Tbh, I like yours better.

If you want it to look more like the reference image though, yours seems to have less fill light from the sky (ex, it appears to be a clearer day, so more direct sunlight and less diffusion from the clouds). There’s also a dust particle effect going on in the reference shot. And the white point is different, the light is warmer in your example. You can push it cooler in post-pro, or just tint the color of the sun light.

Hello !

On the overall it’s ok, but it’s hard to pinpoint what bothers you …
Is your issue is really about lighting , or it’s the image that doesn’t feel as good as it could be.

My advice is to focus on learning storytelling and image composition, that way it’s possible to use lighting as a tool to make the image more clear.

But if you are 100% your issue is really with the lighting , then we can focus purely on that.
This is a really good read if you want to learn more about lighting : https://chrisbrejon.com/cg-cinematography/

If you are really serious about the subject take the time to read that and your are very likely to improve a lot from that !

I want that contrast like pinkish - yellowish background separating with foreground which is high in contrast, in my case the sun is affecting overall light in my scene if i were to add p-y tone separately!

Try changing the color of your fog cube to pinkish.

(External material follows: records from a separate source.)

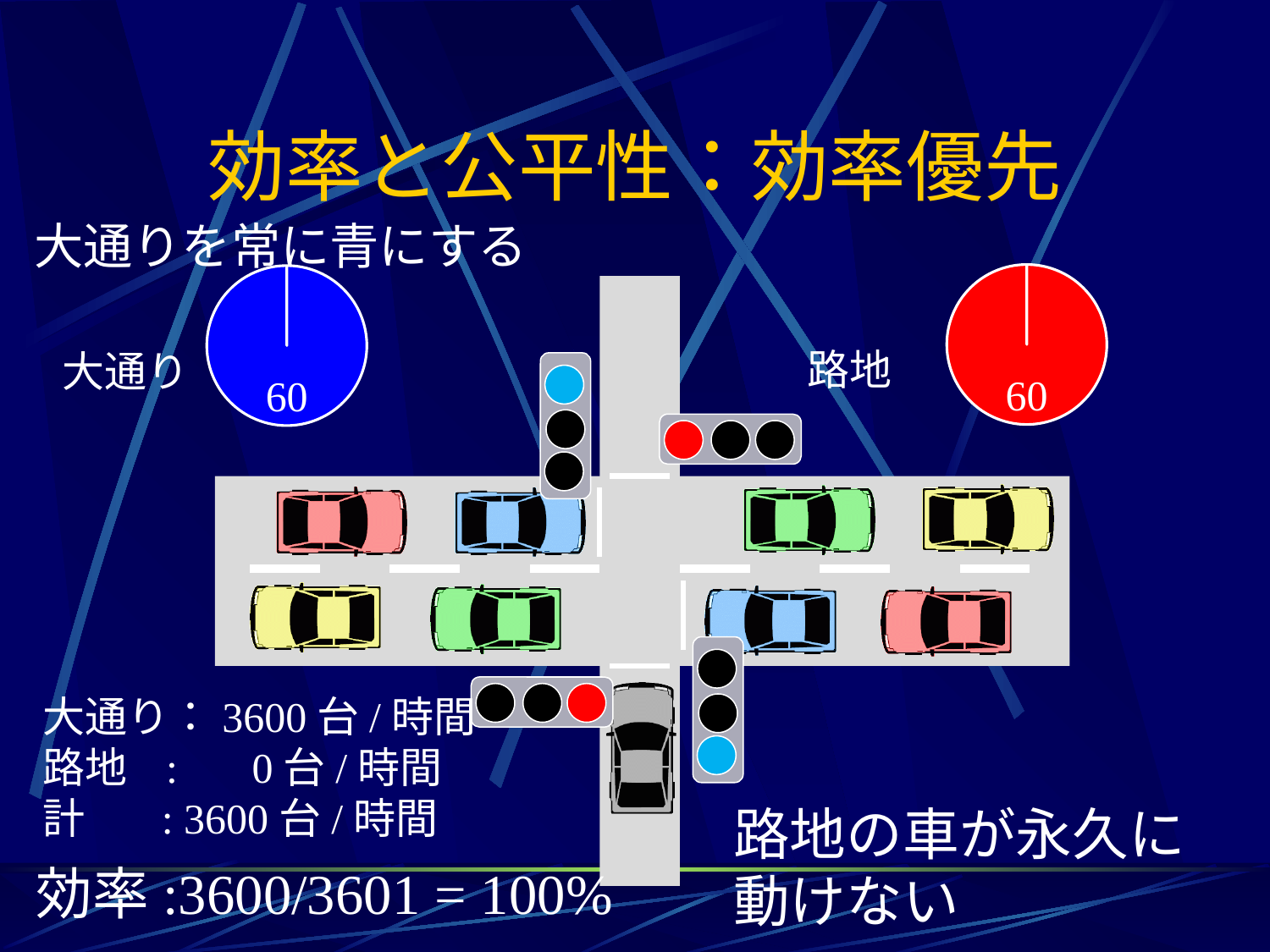
What share of the 大通り pie chart does its single slice occupy? 100% What colour is the 大通り pie chart? blue What kind of chart is the chart labelled 大通り on the left of the slide? pie chart What value is printed on the 路地 pie chart? 60 How many slices does the 路地 pie chart contain? 1 What kind of chart is the chart labelled 路地 on the right of the slide? pie chart What colour is the 路地 pie chart? red Is the value printed on the 大通り pie chart the same as the value printed on the 路地 pie chart? yes What value is printed on the 大通り pie chart? 60 How many pie charts are shown on the slide? 2 How many slices does the 大通り pie chart contain? 1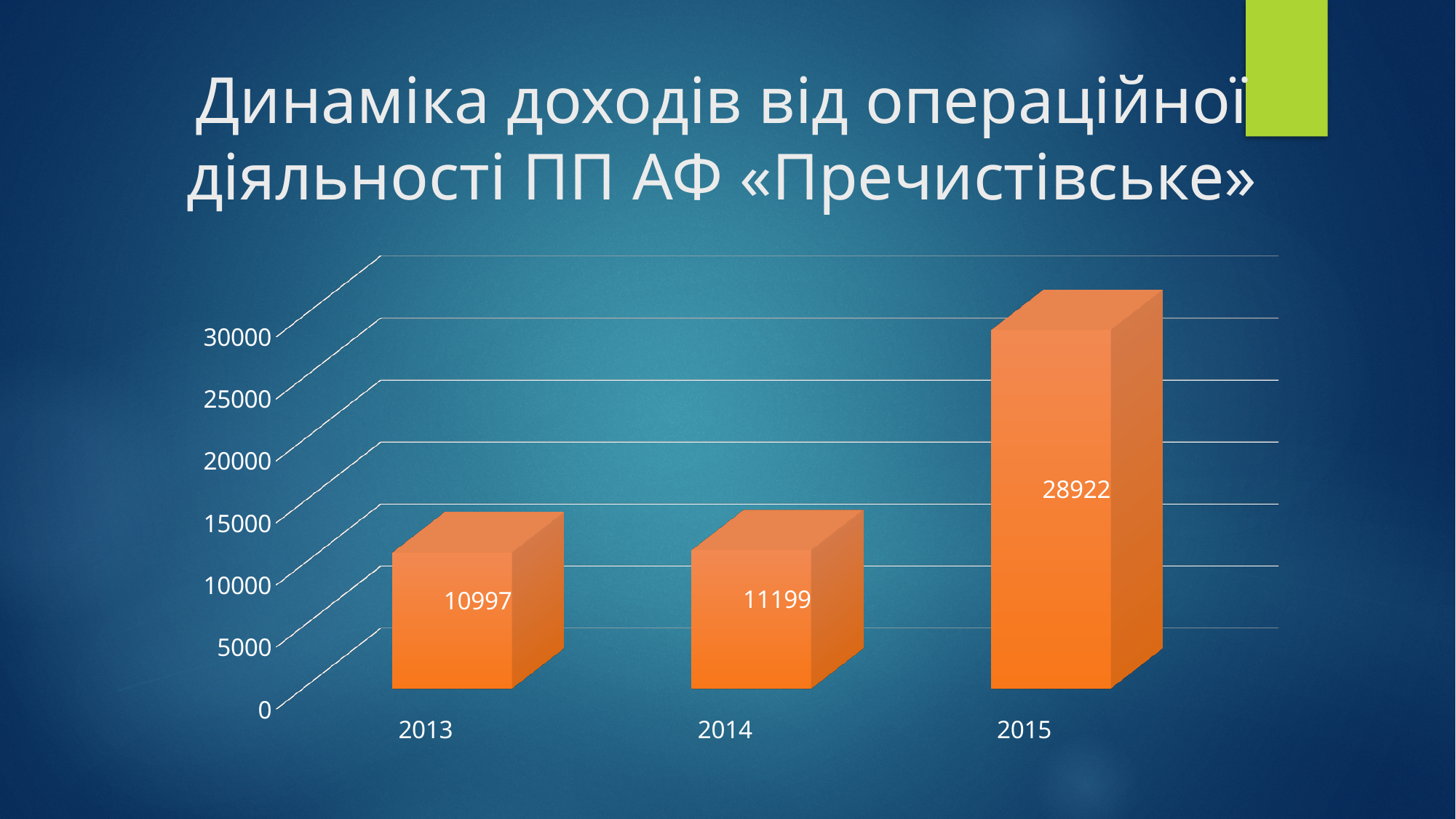
What is the value for 2013? 10997 Which is larger, the value for 2015 or the value for 2013? 2015 What is the difference between the values for 2015 and 2014? 17723 What is the value for 2014? 11199 What is the difference between the values for 2014 and 2013? 202 Is the value for 2015 greater or less than 25000? greater Do the values rise or fall from 2013 to 2015? rise What kind of chart is shown on the slide? bar chart What is the value for 2015? 28922 How many years are shown on the x axis? 3 Which year has the lowest value? 2013 Which year has the highest value? 2015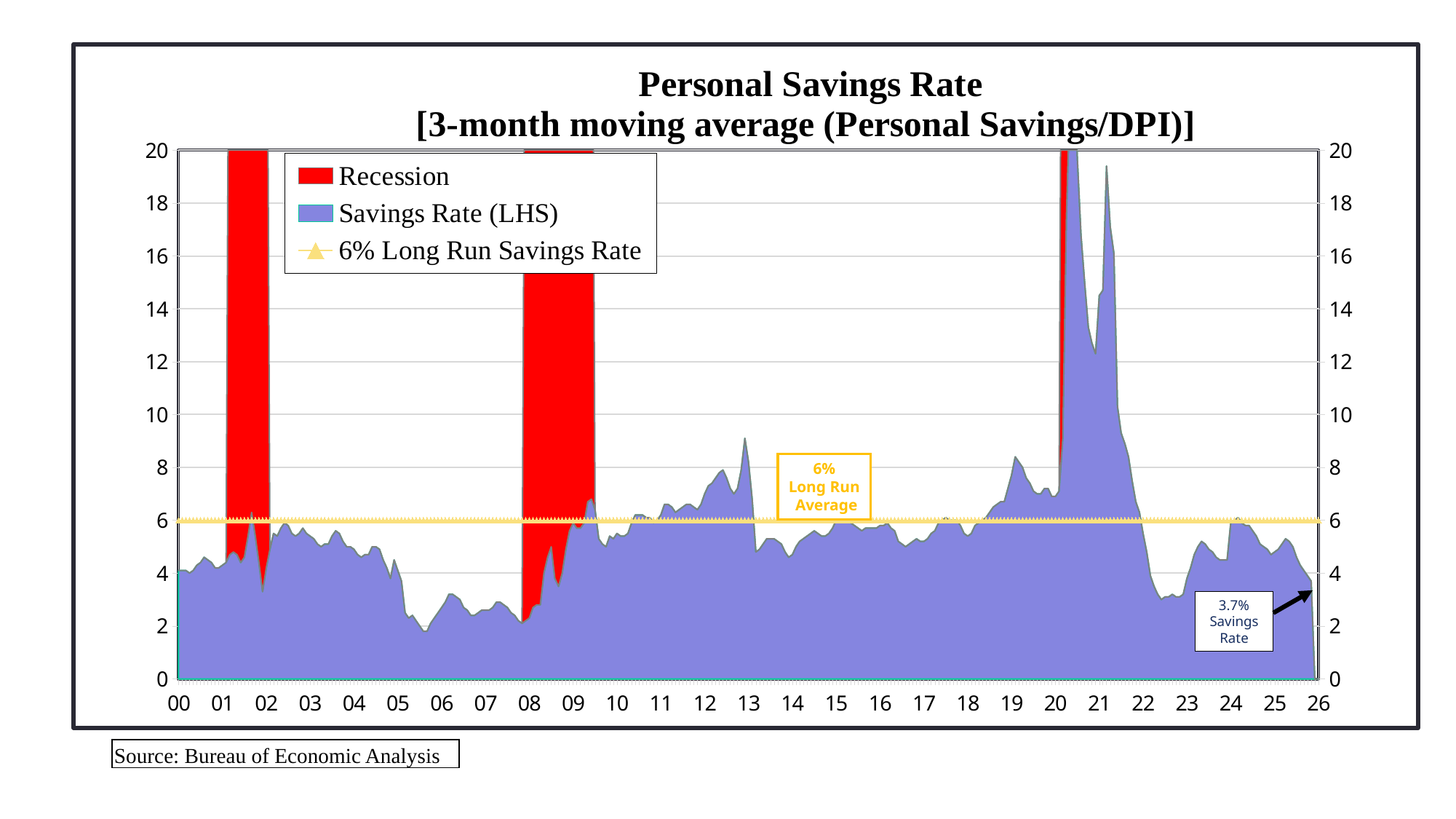
What is the source cited for the chart? Bureau of Economic Analysis Which is higher, the savings rate in 2019 or in 2006? 2019 Is the savings rate in 2006 greater or less than 4? less How many entries does the legend list? 3 What is the long run savings rate shown by the horizontal line? 6% Between 2021 and 2022, does the savings rate rise or fall? fall Is the savings rate peak in 2020 greater or less than 18? greater Is the savings rate spike at the start of 2013 greater or less than 8? greater In which year does the savings rate reach its highest peak? 2020 What is the most recent savings rate value annotated on the chart? 3.7% What kind of chart is shown on the slide? area chart How many recession periods are shaded in red on the chart? 3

Then it loses contrast between corners and looks washed away, is there any way to sunlight cannot affect the other things??

Sorry if this is late, but I have just stumbled on this and I think I see something no one mentionned.

The reference seems to have a little bit of blur mixed in with the render, which helps give this slightly vague, dreamy look.

It can be easily replicated in the compositor.

The reference seems to have weaker sunlight, and it covers much less of the scene. There also seems to be a second, softer light with a blueish hue coming from the window and acting as the main light source.